10+ Year Member Top Contributors Of The Month



jehoshua - well that's the problem when the bot owner does not include a link to an info page describing who they are and what they do with our data.


Thanks, I have disallowed that one. :)

keyplyr

7:51 am on Apr 6, 2018 (gmt 0)

WebmasterWorld Senior Member 10+ Year Member Top Contributors Of The Month



Amazon (AWS) IP ranges [webmasterworld.com]

lucy24

10:49 pm on Apr 17, 2018 (gmt 0)

WebmasterWorld Senior Member 10+ Year Member Top Contributors Of The Month



More about this robot's behavior.

I disallowed them in robots.txt at the beginning of the month. Normally I reassess access controls once a month; this time I felt so sorry for them, I removed the disallow and poked the appropriate holes after 10 days. Well, they were just so polite ...

Site 1:
IP: exactly 54.234.aa.bb for all requests, beginning about 2 days before I authorized them.

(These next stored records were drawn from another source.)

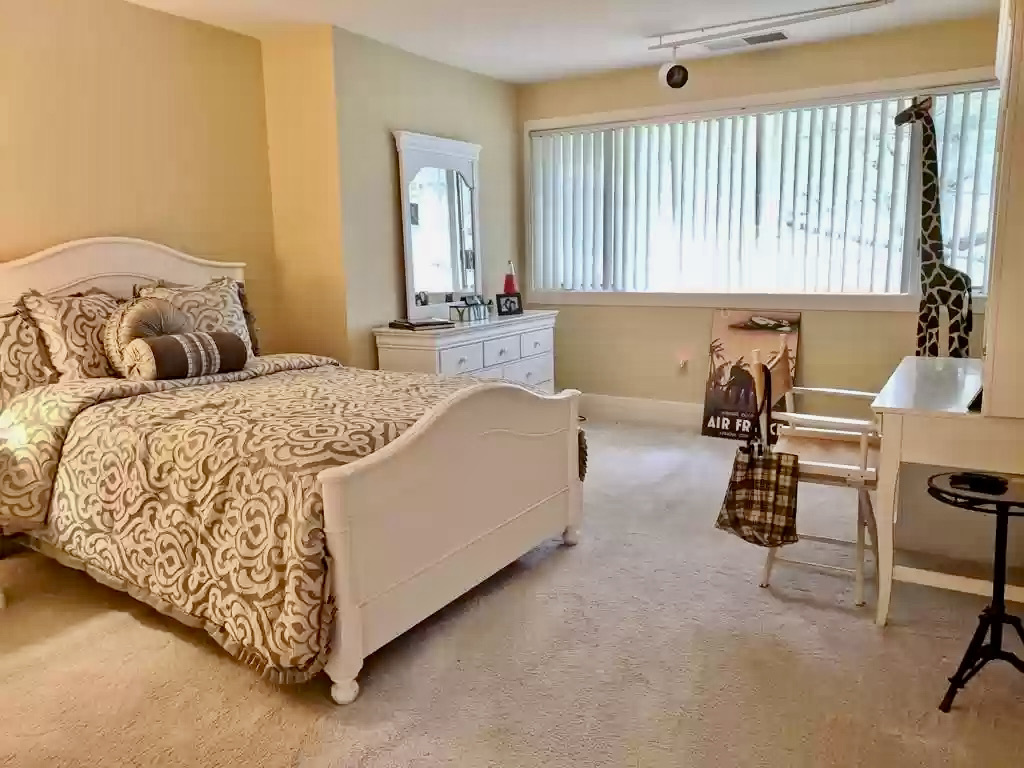 253 Nahanton St, Oak Hill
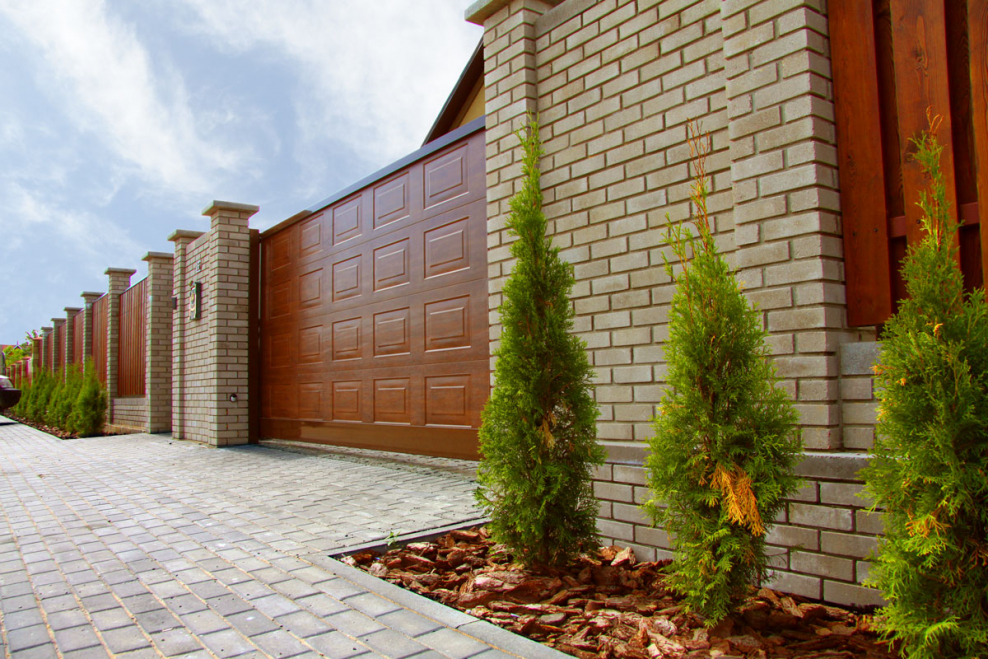 Кирпичный забор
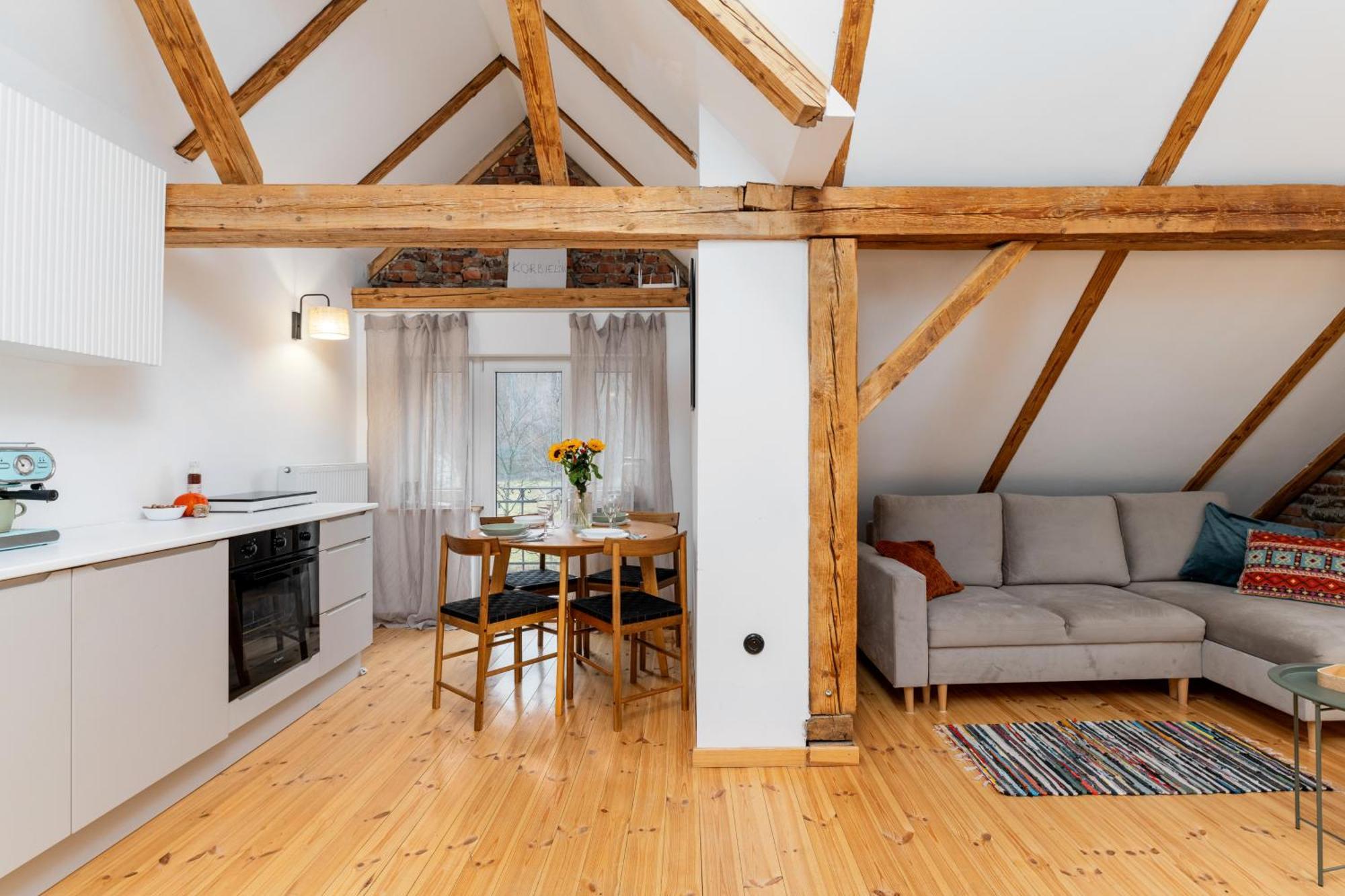 W Deski Dom Apartamenty Krzyżowa Exteriér fotografie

Requests: top-to-bottom spidering, although earlier requests (when they were blocked but not disallowed) suggest they knew about certain interior pages already.

Crawl frequency: clumps of 3-6 requests in a single second, followed by a gap of rpetty exactly 30 seconds.

Site 2:
IP: different from Site 2, but same pattern: about 2 days before I authorized them, they settled on a single IP all the time. (I've noticed the same thing in some European search engines: for any given site, they always crawl from the identical IP.)

Requests: proceeded directly to selected interior pages, although earlier requests were only for top-level directories (linked from front page and 403 page). In other words, the exact opposite of their Site 1 behavior.

Final quirk: Site 2 is HTTPS. Requests came though on HTTP and were redirected to HTTPS, so nothing except robots.txt got a 200. To date they have not followed-up the redirects; I waited before posting to see if they'd be back, but it's been almost a week.